Overbought and Oversold Trading Strategy with Bollinger Bands

When an asset is overbought that means that there is too much buying going on, in other words, expensive. 

When an asset is oversold that means that there is too much selling going on, in other words, cheap. 

The whole point of Bollinger Bands is to track how far away the prices are from the average (SMA) and within the limits set by the standard deviation in order to understand if something is expensive or cheap. 

Take a look at this example: 

Bollinger Bands Example Overbought Oversold Levels

Note how the price touches in both cases the upper or lower band and bounces back, right? 

Great, now, remember, the overbought and oversold Bollinger Bands strategy is not that simple, remember that an asset can end up walking the Band for months during a trending market. 

The standard approach that many traders use for this strategy is: 

  • During a Bullish (going up) market traders look to go long when the price hits the lower band. 
  • During a Bearish (going down) market traders look to go short when the price hits the upper band. 

Look at the very important keywords, bullish or bearish.  And by bullish or bearish we mean a proper trend with momentum. When an asset is trending and going into a clear direction the SMA should be pointing towards that direction in a clearly visible manner. 

Note also that in the image above we have the SELL, COVER, BUY tags.
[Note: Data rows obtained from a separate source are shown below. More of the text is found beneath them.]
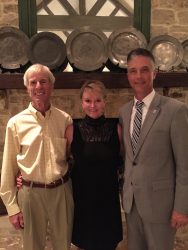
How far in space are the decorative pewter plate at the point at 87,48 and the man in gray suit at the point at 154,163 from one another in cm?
143

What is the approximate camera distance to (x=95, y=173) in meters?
1.88

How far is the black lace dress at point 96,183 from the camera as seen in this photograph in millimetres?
1879

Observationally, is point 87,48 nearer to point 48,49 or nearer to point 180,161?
point 48,49

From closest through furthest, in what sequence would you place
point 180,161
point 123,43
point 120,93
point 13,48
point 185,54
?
point 180,161 → point 13,48 → point 123,43 → point 185,54 → point 120,93

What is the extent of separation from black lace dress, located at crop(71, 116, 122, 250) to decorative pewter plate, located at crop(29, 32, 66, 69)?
140 cm

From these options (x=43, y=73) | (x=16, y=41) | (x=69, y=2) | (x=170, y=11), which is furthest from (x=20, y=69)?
(x=170, y=11)

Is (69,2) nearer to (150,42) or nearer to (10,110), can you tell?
(150,42)

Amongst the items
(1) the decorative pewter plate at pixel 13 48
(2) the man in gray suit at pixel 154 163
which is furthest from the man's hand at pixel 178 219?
(1) the decorative pewter plate at pixel 13 48

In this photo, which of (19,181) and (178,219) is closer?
(178,219)

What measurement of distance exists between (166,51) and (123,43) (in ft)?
1.62

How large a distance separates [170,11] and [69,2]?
118 centimetres

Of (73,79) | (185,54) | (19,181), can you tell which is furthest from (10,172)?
(185,54)

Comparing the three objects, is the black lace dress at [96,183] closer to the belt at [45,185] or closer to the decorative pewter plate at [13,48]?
the belt at [45,185]

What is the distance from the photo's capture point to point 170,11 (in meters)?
3.61
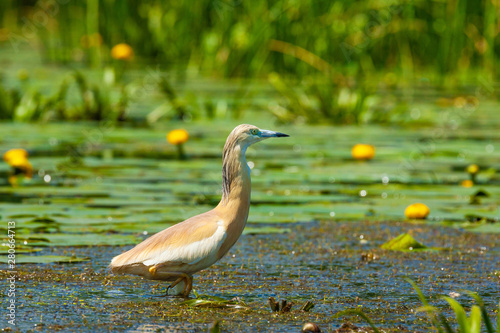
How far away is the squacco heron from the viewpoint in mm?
3738

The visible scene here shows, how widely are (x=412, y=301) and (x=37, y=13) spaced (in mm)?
14444

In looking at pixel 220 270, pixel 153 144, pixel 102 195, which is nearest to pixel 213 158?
pixel 153 144

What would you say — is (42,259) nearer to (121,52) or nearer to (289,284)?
(289,284)

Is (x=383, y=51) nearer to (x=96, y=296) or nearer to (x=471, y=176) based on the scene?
(x=471, y=176)

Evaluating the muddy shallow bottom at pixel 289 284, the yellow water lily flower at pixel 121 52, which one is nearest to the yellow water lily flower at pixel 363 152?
the muddy shallow bottom at pixel 289 284

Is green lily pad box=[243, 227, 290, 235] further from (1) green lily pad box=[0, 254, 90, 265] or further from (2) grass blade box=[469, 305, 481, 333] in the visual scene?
(2) grass blade box=[469, 305, 481, 333]

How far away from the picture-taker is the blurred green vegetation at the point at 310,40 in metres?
11.2

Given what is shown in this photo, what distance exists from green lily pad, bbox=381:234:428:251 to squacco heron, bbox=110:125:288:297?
131cm

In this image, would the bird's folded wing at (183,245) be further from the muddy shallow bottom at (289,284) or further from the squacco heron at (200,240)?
the muddy shallow bottom at (289,284)

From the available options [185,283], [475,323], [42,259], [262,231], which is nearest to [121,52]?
[262,231]

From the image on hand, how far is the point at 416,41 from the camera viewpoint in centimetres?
1244

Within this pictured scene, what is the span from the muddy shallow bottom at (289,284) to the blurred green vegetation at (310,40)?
4.44 metres

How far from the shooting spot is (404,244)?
16.1 ft

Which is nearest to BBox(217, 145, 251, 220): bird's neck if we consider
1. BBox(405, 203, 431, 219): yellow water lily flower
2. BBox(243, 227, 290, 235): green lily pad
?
BBox(243, 227, 290, 235): green lily pad
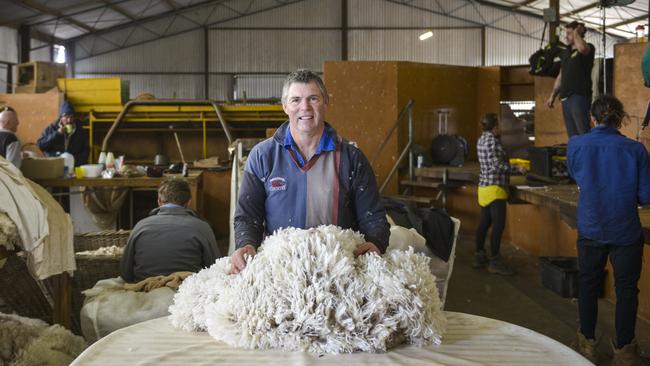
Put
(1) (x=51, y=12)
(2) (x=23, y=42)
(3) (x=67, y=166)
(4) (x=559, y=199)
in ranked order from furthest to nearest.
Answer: (2) (x=23, y=42) → (1) (x=51, y=12) → (3) (x=67, y=166) → (4) (x=559, y=199)

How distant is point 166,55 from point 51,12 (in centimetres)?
428

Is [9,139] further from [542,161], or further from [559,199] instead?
[542,161]

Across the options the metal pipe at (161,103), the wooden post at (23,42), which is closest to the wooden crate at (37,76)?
the metal pipe at (161,103)

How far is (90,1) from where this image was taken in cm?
1504

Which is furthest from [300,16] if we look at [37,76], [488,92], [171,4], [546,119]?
[546,119]

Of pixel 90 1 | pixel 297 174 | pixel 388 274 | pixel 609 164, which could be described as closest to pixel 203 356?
pixel 388 274

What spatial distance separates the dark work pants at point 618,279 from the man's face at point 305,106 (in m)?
2.07

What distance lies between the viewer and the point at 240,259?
6.29 feet

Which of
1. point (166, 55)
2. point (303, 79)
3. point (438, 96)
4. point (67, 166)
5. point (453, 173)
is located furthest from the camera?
point (166, 55)

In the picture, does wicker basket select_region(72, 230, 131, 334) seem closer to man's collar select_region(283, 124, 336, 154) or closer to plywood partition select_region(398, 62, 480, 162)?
man's collar select_region(283, 124, 336, 154)

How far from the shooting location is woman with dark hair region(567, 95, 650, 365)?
343 cm

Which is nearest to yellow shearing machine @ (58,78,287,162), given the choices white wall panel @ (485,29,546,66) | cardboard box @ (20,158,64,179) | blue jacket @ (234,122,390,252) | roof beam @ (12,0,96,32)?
cardboard box @ (20,158,64,179)

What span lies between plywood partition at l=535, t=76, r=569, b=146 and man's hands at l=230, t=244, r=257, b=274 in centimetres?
769

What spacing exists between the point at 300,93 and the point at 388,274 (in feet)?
2.35
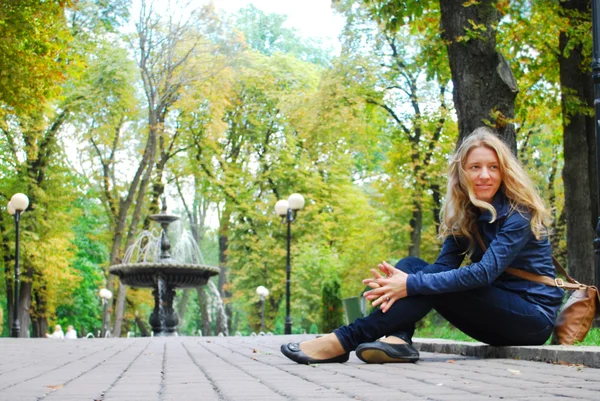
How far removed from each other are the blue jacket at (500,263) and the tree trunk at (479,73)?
5.09 meters

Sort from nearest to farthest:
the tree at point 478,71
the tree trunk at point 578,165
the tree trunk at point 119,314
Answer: the tree at point 478,71 < the tree trunk at point 578,165 < the tree trunk at point 119,314

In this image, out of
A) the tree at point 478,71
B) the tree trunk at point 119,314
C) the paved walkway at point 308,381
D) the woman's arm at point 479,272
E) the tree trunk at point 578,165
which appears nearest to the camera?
the paved walkway at point 308,381

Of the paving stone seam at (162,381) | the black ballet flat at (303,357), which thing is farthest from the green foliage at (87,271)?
the black ballet flat at (303,357)

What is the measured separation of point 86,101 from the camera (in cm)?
3181

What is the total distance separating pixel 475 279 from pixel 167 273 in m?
16.5

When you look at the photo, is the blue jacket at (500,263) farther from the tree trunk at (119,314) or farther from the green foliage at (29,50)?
the tree trunk at (119,314)

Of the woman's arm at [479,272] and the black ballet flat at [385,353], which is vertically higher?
the woman's arm at [479,272]

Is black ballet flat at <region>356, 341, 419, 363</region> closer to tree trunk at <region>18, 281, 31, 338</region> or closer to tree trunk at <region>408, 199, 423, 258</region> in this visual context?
tree trunk at <region>408, 199, 423, 258</region>

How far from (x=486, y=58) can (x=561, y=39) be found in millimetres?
4312

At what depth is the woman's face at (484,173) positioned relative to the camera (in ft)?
18.7

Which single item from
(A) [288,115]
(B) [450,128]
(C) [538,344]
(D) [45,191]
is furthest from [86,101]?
(C) [538,344]

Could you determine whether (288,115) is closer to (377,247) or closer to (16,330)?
(377,247)

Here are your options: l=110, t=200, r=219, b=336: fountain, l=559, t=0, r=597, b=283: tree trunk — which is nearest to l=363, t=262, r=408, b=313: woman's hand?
l=559, t=0, r=597, b=283: tree trunk

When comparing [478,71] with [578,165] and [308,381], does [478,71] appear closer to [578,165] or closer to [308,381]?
[578,165]
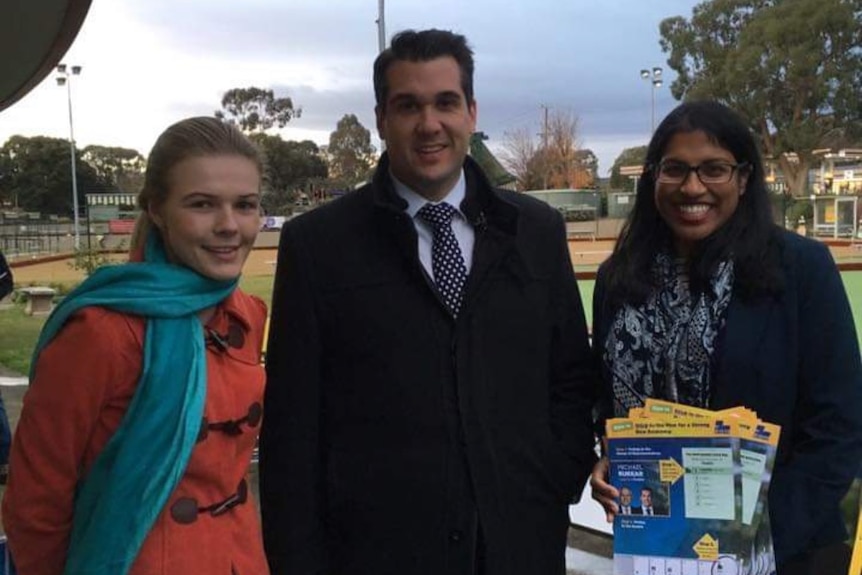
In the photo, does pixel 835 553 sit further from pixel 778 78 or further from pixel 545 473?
pixel 778 78

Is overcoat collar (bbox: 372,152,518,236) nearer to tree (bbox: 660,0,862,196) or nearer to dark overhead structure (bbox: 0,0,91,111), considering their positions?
dark overhead structure (bbox: 0,0,91,111)

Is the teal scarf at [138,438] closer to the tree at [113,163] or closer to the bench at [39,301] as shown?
the bench at [39,301]

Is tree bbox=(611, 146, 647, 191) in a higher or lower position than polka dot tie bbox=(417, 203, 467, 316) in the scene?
higher

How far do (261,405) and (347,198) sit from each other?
63 centimetres

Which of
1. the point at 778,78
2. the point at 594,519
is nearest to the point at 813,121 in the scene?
the point at 778,78

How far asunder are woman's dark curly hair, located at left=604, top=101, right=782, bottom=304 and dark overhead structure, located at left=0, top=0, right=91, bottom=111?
474cm

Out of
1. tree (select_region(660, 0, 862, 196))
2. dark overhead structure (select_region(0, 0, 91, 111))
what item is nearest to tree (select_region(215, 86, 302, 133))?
tree (select_region(660, 0, 862, 196))

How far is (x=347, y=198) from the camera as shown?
235 cm

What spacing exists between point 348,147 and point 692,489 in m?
71.6

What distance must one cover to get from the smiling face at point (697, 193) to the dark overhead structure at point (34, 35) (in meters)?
4.79

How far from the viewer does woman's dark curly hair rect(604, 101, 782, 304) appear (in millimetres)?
2078

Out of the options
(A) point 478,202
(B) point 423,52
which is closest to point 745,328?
(A) point 478,202

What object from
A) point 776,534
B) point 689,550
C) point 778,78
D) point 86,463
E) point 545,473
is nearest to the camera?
point 86,463

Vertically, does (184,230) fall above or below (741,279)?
above
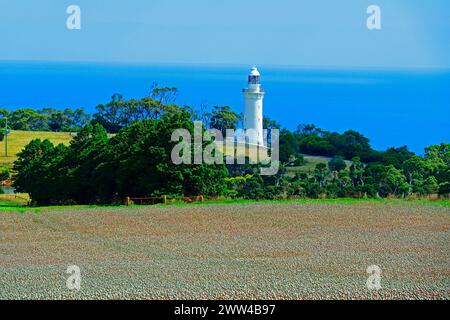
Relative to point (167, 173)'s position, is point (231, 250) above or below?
below

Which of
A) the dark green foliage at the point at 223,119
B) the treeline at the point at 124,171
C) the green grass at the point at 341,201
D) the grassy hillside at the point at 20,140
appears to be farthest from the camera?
the dark green foliage at the point at 223,119

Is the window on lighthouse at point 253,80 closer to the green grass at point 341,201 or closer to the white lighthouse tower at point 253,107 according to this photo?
the white lighthouse tower at point 253,107

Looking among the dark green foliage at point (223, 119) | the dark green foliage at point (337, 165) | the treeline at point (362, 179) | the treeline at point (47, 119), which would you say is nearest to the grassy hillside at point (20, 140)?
the treeline at point (47, 119)

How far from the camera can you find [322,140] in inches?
2510

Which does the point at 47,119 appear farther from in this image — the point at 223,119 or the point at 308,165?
the point at 308,165

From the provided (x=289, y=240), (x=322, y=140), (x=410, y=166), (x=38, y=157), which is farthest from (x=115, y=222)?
(x=322, y=140)

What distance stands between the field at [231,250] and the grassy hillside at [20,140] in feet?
125

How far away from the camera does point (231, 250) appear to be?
20312mm

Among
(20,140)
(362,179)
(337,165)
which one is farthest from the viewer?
(20,140)

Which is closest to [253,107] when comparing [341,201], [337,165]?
[337,165]

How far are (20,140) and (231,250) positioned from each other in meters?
54.5

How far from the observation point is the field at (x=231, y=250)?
15695 millimetres

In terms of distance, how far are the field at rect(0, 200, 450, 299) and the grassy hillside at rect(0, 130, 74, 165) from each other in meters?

That's because also many traders chose to use stop losses for shorter term trades right at the SMA. 

This is a matter of preference.  Go and test as much as possible using a demo trading platform to see how this strategy fits you best! 


Bollinger Bands are a unique technical analysis indicator that allows us to determine the overbought (expensive) and oversold (cheap) levels of an asset by checking how far away from the average price are the current prices.

The beauty of Bollinger bands is that it checks this inside a standard deviation limit that tells us what mathematically makes sense in terms of the appropriate distance from the SMA.

If used correctly they can be a great tool in forecasting future prices but you must remember: 

  • NEVER use Bollinger Bands Alone, combine them with some other form of analysis
  • Price action is the ultimate analysis tool. Support and Resistance levels combined with Bollinger Bands will get you closer to figuring out the puzzle. 
  • Prices can WALK the Band for months in a trending market, just because the price reaches the upper or lower band it automatically means that you've encountered a sell or buy signal. 
  • The Trend is your friend, ultimately this piece of knowledge will drive most of your decisions. Cross check every trading decision against the trend and complement your entry and exit timing using Bollinger Bands. 

Frequently Asked Questions

Can Bollinger Bands be used alone?

It's not advisable to base yourself solely on Bollinger Bands in order to make trading decisions. John Bollinger explains that Bollinger Bands are not a standalone indicator and should always be used in combination with others.

What are the most used indicators in combination with Bollinger Bands?

The most common combination with Bollinger Bands is the RSI (Relative Strength Index). If you know our philosophy then you'll remember that we always recommend performing your own studies and tests in order to find what works best for you.  Just because people say that Bollinger Bands are great when combined with RSI doesn't mean you should accept it as an absolute truth, go run your tests first! 

What are the scalping settings for Bollinger Bands?

Scalpers using Bollinger Bands configure them with the default settings of a 20 Period Simple Moving Average and a Standard Deviation Multiplier of 2. The main change is that they apply this bollinger bands on a 5 minute candlestick chart (each candle is worth 5 minutes of trading data).

Then they proceed to trade on Bollinger Bands when the market is trading in Range (flat) and use the upper band as a sell signal and the lower band as a buy signal. 

Remember, always test other people's strategies in a demo trading platform before taking any risks so you're sure that it actually works for you!